Sum of two natural numbers is 8 and the difference of their reciprocal is $\dfrac{2}{15}.$ Find the numbers.

Let the first number be x

Since, the sum of two numbers is 8, so other number is 8 - x.

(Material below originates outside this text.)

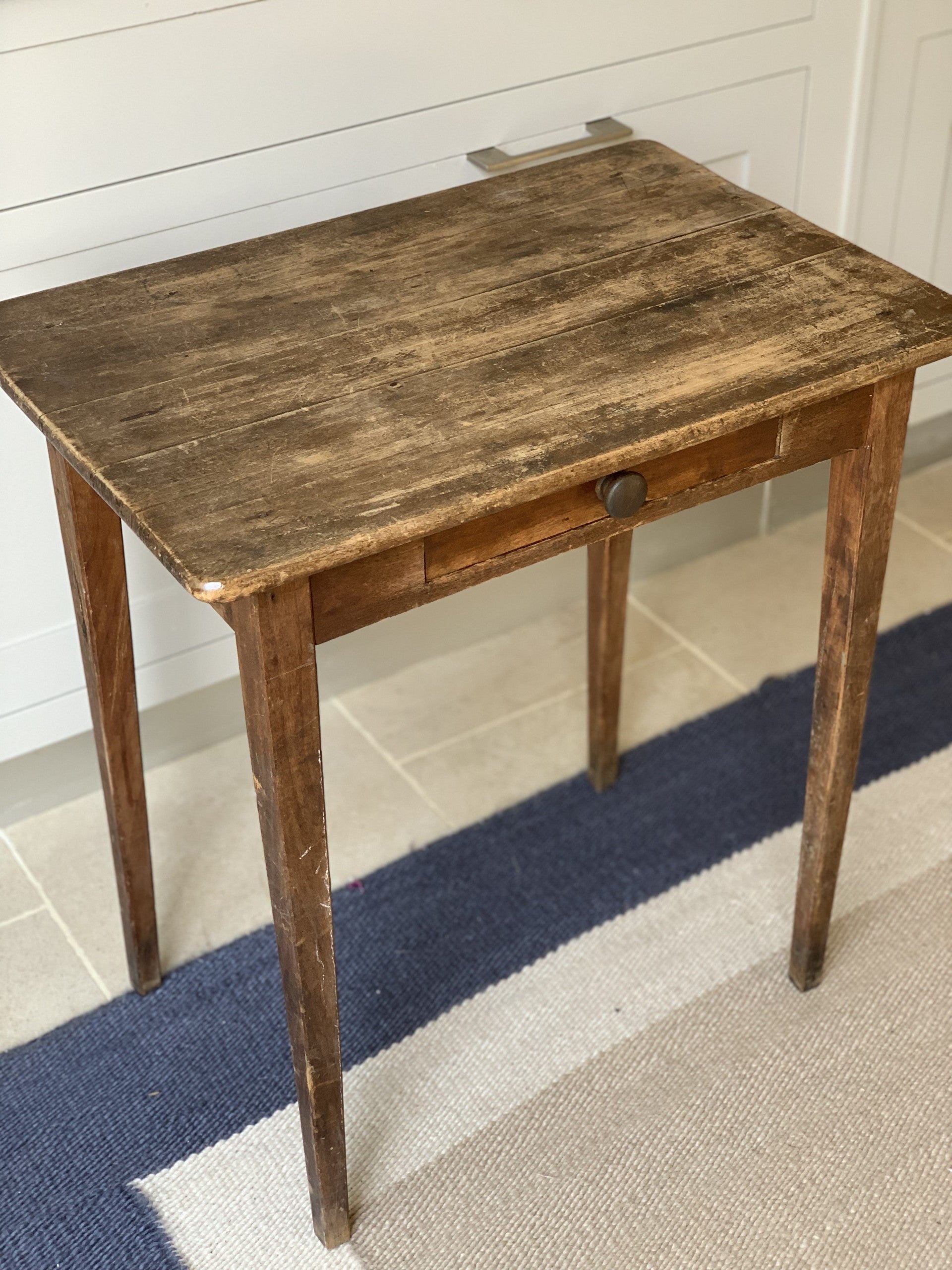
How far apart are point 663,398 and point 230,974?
87 centimetres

Given, the difference of reciprocal of numbers = $\dfrac{2}{15}$

$\Rightarrow \dfrac{1}{x} - \dfrac{1}{8 - x} = \dfrac{2}{15} \\[0.5em] \Rightarrow \dfrac{8 - x - x}{x(8 - x)} = \dfrac{2}{15} \text{ (On taking L.C.M.) } \\[0.5em] \Rightarrow 15(8 - 2x) = 2x(8 - x) \text{ (On cross multiplication ) } \\[0.5em] \Rightarrow 120 - 30x = 16x - 2x^2 \\[0.5em] \Rightarrow 120 - 30x - 16x + 2x^2 = 0 \\[0.5em] \Rightarrow 2x^2 - 46x + 120 = 0 \\[0.5em] \Rightarrow 2(x^2 - 23x + 60) = 0 \\[0.5em] \Rightarrow x^2 - 20x - 3x + 60 = 0 \\[0.5em] \Rightarrow x(x - 20) - 3(x - 20) = 0 \\[0.5em] \Rightarrow (x - 3)(x - 20) = 0 \text{ (Factorising left side) } \\[0.5em] \Rightarrow x - 3 = 0 \text{ (or) } x - 20 = 0 \text{ (Zero-product rule) } \\[0.5em] \Rightarrow x = 3 \text{ or } x = 20.$

If x = 20 , 8 - x = -12 , Since both are natural numbers hence x ≠ 20.

∴ x = 3 , 8 - x = 5

Hence, the required natural numbers are 3 , 5.